*** Opening of Records shown ***
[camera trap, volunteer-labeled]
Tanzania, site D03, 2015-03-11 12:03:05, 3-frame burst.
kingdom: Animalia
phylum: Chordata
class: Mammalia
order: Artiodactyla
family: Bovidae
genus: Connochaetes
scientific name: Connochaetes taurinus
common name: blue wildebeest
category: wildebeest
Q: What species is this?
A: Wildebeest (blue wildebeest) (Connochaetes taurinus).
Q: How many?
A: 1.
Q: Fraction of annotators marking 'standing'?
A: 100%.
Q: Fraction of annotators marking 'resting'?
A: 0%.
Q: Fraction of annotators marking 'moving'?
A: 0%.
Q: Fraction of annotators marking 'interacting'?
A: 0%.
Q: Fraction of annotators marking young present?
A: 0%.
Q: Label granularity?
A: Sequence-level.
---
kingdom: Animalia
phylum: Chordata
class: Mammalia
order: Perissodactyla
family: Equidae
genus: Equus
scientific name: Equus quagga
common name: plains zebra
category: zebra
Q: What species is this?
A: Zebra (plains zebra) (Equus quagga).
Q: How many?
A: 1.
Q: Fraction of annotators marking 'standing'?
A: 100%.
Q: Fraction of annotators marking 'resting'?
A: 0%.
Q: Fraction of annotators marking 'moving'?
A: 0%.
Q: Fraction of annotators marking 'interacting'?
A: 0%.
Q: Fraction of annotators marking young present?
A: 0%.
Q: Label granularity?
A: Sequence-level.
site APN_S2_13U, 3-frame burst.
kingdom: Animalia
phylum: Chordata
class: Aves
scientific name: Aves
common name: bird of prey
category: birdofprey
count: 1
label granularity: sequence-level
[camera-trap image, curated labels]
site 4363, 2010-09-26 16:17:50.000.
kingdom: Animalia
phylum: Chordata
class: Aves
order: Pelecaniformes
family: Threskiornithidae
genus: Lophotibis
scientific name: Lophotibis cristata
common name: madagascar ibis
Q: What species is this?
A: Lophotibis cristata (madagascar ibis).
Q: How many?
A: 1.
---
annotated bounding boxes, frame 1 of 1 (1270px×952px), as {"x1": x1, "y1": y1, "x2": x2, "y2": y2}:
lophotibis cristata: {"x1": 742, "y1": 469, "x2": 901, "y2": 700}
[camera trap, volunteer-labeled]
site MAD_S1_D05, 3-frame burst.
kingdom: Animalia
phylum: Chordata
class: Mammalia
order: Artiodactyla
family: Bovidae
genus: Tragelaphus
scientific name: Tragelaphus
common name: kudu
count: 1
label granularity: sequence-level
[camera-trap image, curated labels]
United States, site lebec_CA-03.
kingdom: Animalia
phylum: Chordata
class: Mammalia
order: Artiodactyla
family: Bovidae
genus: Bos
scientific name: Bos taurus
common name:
*** Close of Records shown ***
- [Aim of the exercise]: Without any alteration, the preceding material should be retyped in full.

- [Solution for this problem]:
[camera trap, volunteer-labeled]
Tanzania, site D03, 2015-03-11 12:03:05, 3-frame burst.
kingdom: Animalia
phylum: Chordata
class: Mammalia
order: Artiodactyla
family: Bovidae
genus: Connochaetes
scientific name: Connochaetes taurinus
common name: blue wildebeest
category: wildebeest
Q: What species is this?
A: Wildebeest (blue wildebeest) (Connochaetes taurinus).
Q: How many?
A: 1.
Q: Fraction of annotators marking 'standing'?
A: 100%.
Q: Fraction of annotators marking 'resting'?
A: 0%.
Q: Fraction of annotators marking 'moving'?
A: 0%.
Q: Fraction of annotators marking 'interacting'?
A: 0%.
Q: Fraction of annotators marking young present?
A: 0%.
Q: Label granularity?
A: Sequence-level.
---
kingdom: Animalia
phylum: Chordata
class: Mammalia
order: Perissodactyla
family: Equidae
genus: Equus
scientific name: Equus quagga
common name: plains zebra
category: zebra
Q: What species is this?
A: Zebra (plains zebra) (Equus quagga).
Q: How many?
A: 1.
Q: Fraction of annotators marking 'standing'?
A: 100%.
Q: Fraction of annotators marking 'resting'?
A: 0%.
Q: Fraction of annotators marking 'moving'?
A: 0%.
Q: Fraction of annotators marking 'interacting'?
A: 0%.
Q: Fraction of annotators marking young present?
A: 0%.
Q: Label granularity?
A: Sequence-level.
site APN_S2_13U, 3-frame burst.
kingdom: Animalia
phylum: Chordata
class: Aves
scientific name: Aves
common name: bird of prey
category: birdofprey
count: 1
label granularity: sequence-level
[camera-trap image, curated labels]
site 4363, 2010-09-26 16:17:50.000.
kingdom: Animalia
phylum: Chordata
class: Aves
order: Pelecaniformes
family: Threskiornithidae
genus: Lophotibis
scientific name: Lophotibis cristata
common name: madagascar ibis
Q: What species is this?
A: Lophotibis cristata (madagascar ibis).
Q: How many?
A: 1.
---
annotated bounding boxes, frame 1 of 1 (1270px×952px), as {"x1": x1, "y1": y1, "x2": x2, "y2": y2}:
lophotibis cristata: {"x1": 742, "y1": 469, "x2": 901, "y2": 700}
[camera trap, volunteer-labeled]
site MAD_S1_D05, 3-frame burst.
kingdom: Animalia
phylum: Chordata
class: Mammalia
order: Artiodactyla
family: Bovidae
genus: Tragelaphus
scientific name: Tragelaphus
common name: kudu
count: 1
label granularity: sequence-level
[camera-trap image, curated labels]
United States, site lebec_CA-03.
kingdom: Animalia
phylum: Chordata
class: Mammalia
order: Artiodactyla
family: Bovidae
genus: Bos
scientific name: Bos taurus
common name:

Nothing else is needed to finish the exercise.